* [TASK] Images excluded, repeat each entry below exactly.
* begin RECORDS PROVIDED *
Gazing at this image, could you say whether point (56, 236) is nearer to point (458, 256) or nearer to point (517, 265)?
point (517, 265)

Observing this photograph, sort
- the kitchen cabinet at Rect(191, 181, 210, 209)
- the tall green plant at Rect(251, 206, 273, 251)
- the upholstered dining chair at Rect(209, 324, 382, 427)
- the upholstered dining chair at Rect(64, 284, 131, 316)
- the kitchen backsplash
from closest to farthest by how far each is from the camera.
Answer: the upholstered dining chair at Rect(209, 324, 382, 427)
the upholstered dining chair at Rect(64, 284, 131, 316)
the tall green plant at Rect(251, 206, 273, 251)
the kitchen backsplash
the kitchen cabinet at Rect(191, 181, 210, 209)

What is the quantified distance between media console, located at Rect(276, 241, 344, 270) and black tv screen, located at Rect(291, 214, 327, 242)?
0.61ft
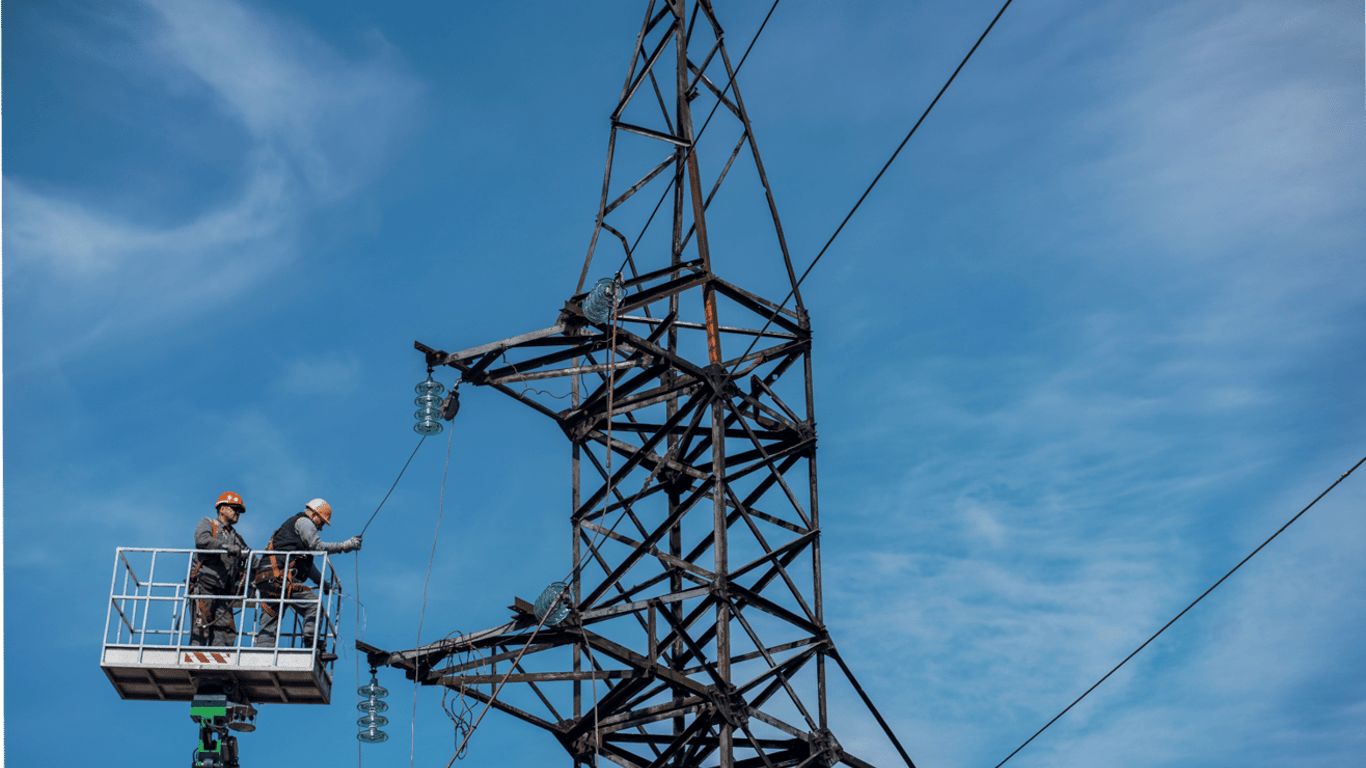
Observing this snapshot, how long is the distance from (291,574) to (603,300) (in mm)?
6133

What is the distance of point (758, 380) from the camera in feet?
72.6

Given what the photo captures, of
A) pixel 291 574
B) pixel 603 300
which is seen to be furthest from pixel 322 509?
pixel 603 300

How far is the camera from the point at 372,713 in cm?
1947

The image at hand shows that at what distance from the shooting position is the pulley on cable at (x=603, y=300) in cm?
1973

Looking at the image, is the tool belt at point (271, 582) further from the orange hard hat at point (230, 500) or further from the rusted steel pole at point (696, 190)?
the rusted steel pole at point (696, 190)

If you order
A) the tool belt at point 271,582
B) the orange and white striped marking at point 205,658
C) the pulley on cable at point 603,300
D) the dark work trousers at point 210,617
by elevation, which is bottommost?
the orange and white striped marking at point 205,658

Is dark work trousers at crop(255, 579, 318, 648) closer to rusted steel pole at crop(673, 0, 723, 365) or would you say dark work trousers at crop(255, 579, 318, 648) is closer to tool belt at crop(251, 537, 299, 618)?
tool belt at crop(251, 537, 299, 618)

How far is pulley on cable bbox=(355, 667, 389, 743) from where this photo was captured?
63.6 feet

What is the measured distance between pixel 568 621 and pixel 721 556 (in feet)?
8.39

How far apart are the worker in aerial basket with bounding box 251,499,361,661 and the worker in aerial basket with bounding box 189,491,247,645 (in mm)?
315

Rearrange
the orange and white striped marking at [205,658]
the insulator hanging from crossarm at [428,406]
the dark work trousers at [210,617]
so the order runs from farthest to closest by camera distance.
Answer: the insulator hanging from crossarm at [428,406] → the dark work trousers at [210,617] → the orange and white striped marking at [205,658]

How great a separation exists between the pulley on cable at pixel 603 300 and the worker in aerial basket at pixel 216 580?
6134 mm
* end RECORDS PROVIDED *
* [CORRECT OUTPUT]
Gazing at this image, could you say whether point (56, 236) is nearer to point (458, 256) or nearer to point (517, 265)?
point (517, 265)

Observing this photograph, sort
- the kitchen cabinet at Rect(191, 181, 210, 209)
- the tall green plant at Rect(251, 206, 273, 251)
- the upholstered dining chair at Rect(209, 324, 382, 427)
- the upholstered dining chair at Rect(64, 284, 131, 316)
- the kitchen backsplash
from closest to farthest by how far each is from the camera.
Answer: the upholstered dining chair at Rect(209, 324, 382, 427)
the upholstered dining chair at Rect(64, 284, 131, 316)
the tall green plant at Rect(251, 206, 273, 251)
the kitchen backsplash
the kitchen cabinet at Rect(191, 181, 210, 209)

What is the quantified distance between media console, located at Rect(276, 241, 344, 270) and black tv screen, located at Rect(291, 214, 327, 242)?
0.61ft
Observing this snapshot, how long is the distance from (291,574) to (603,300) (in mm)?
6133

What is the distance of point (758, 380) from the camera in feet?
72.6

Given what the photo captures, of
A) pixel 291 574
B) pixel 603 300
which is seen to be furthest from pixel 322 509?
pixel 603 300

How far is the camera from the point at 372,713 in cm?
1947

The image at hand shows that at what distance from the shooting position is the pulley on cable at (x=603, y=300) in cm?
1973

Looking at the image, is the tool belt at point (271, 582) further from the orange hard hat at point (230, 500) or further from the rusted steel pole at point (696, 190)?
the rusted steel pole at point (696, 190)

If you order
A) the tool belt at point 271,582
B) the orange and white striped marking at point 205,658
C) the pulley on cable at point 603,300
D) the dark work trousers at point 210,617
by elevation, which is bottommost?
the orange and white striped marking at point 205,658

Is dark work trousers at crop(255, 579, 318, 648) closer to rusted steel pole at crop(673, 0, 723, 365) or would you say dark work trousers at crop(255, 579, 318, 648) is closer to tool belt at crop(251, 537, 299, 618)?
tool belt at crop(251, 537, 299, 618)

How far is pulley on cable bbox=(355, 667, 389, 743) from where this photo was captured?
63.6 feet

What is the measured distance between pixel 568 621 and pixel 721 556 (in feet)?
8.39

How far apart are the worker in aerial basket with bounding box 251,499,361,661 and the worker in aerial basket with bounding box 189,491,247,645 (in mm)?
315

Rearrange
the orange and white striped marking at [205,658]
the insulator hanging from crossarm at [428,406]
the dark work trousers at [210,617]
so the order runs from farthest to closest by camera distance.
Answer: the insulator hanging from crossarm at [428,406] → the dark work trousers at [210,617] → the orange and white striped marking at [205,658]

How great a separation exists between the pulley on cable at pixel 603 300 and the worker in aerial basket at pixel 216 580?
6134 mm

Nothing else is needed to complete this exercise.